= Giovanni Andolfati =

Italian actor

Giovanni Andolfati was a 19th-century Italian actor, active in northern Italy, including Bologna, Parma, and Milan. He was the son of Pietro Andolfati.

His wife Natalina was often an artist in the same plays. Even his father played a role in some of his plays. They played at the Teatro alla Scala in Milan; the Teatro del Corso and of Arena del Sole in Bologna; the Obizzi theater in Padua; as well as theaters in Perugia and Faenza.
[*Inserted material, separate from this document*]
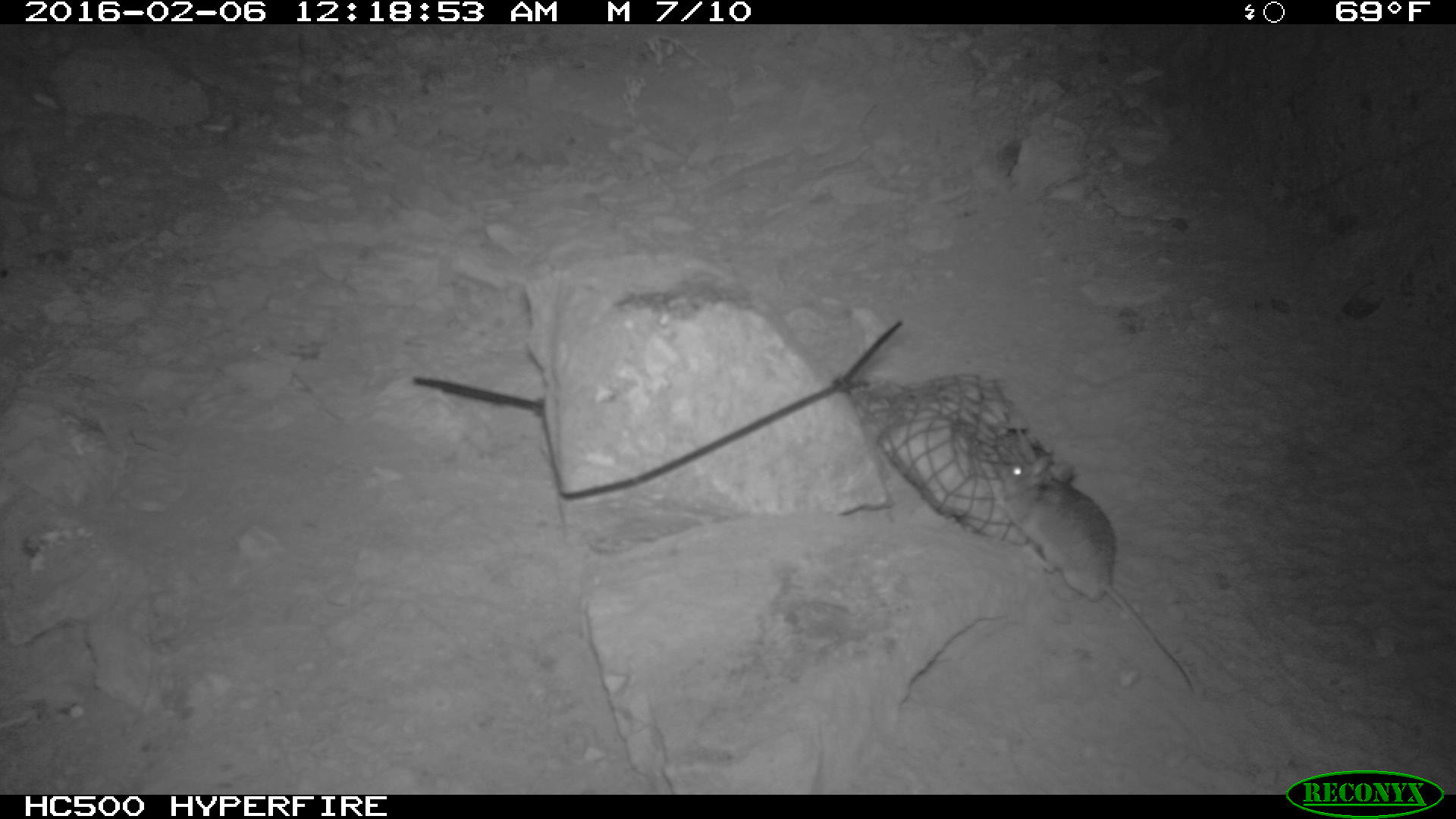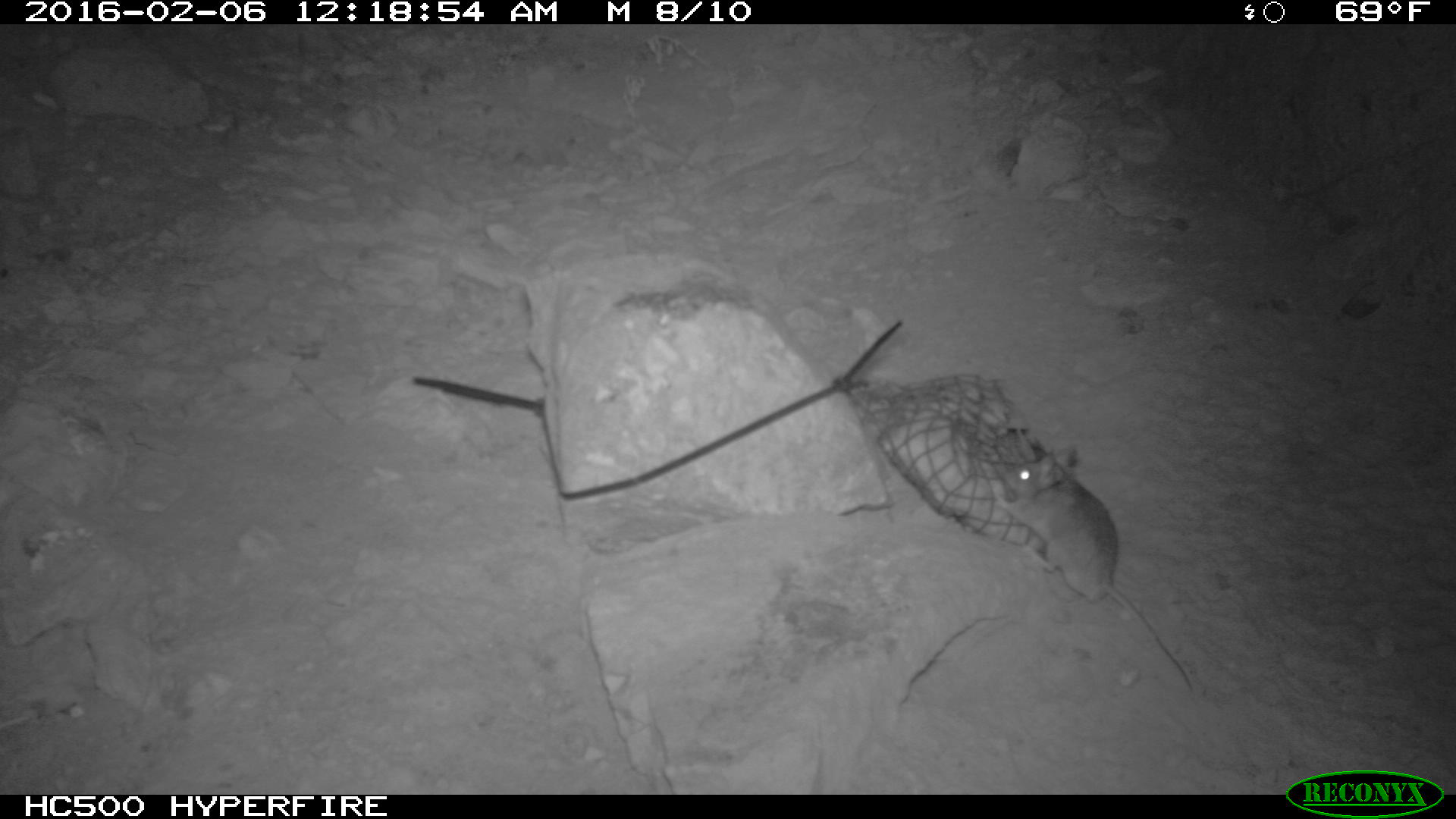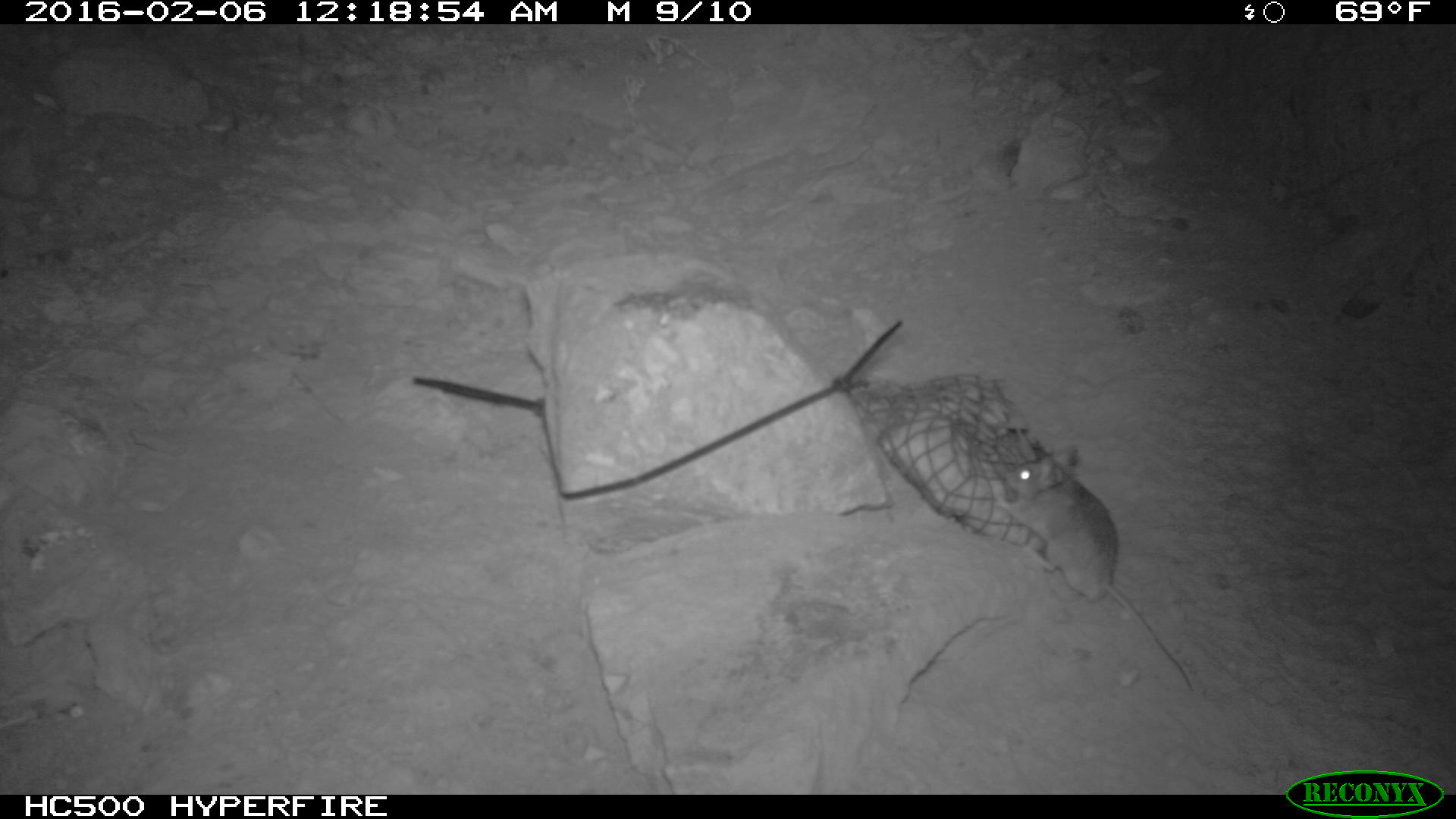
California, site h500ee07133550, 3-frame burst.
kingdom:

His company specialized in comedies by Carlo Goldoni, and plays such as La moglie saggia, Le tre Zelinde, Pamela nubile, in Ottavia and in Antigone by Vittorio Alfieri and the Galeotto Manfredi by Vincenzo Monti. Giovanni, through excessive gambling, became penniless, and his company broke up by 1827. Giovanni and his wife were reduced to work for the company of the actress Carolina Internari. Natalina soon died of typhus after 1828. Andolfati also worked for the company of N. Medoni in 1834, as did his daughter Annetta.

==Sources==
- Boni, Filippo de' (1852). "Biografia degli artisti ovvero dizionario della vita e delle opere dei pittori, degli scultori, degli intagliatori, dei tipografi e dei musici di ogni nazione che fiorirono da'tempi più remoti sino á nostri giorni. Seconda Edizione."